About this exercise>
Below are records; work out how many of their lines contain the word "site" and reply with the number only.

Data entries
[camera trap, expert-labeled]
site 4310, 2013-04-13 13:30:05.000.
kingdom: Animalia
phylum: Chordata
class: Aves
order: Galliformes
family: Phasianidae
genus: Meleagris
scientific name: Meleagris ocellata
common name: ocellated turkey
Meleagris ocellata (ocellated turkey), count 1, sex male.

==

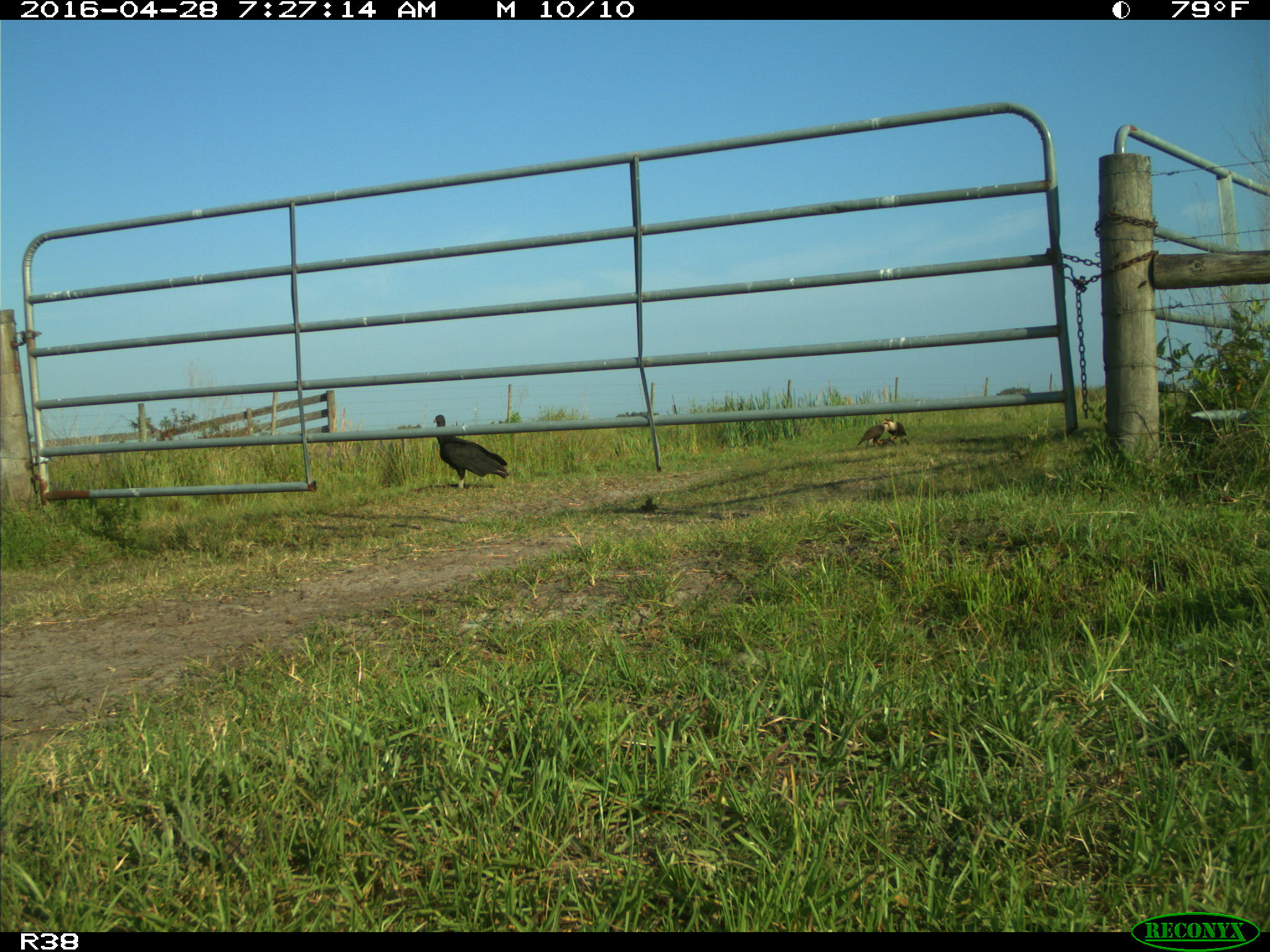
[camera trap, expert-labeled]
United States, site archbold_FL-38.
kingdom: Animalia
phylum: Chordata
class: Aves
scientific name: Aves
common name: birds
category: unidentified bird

Answer box>
2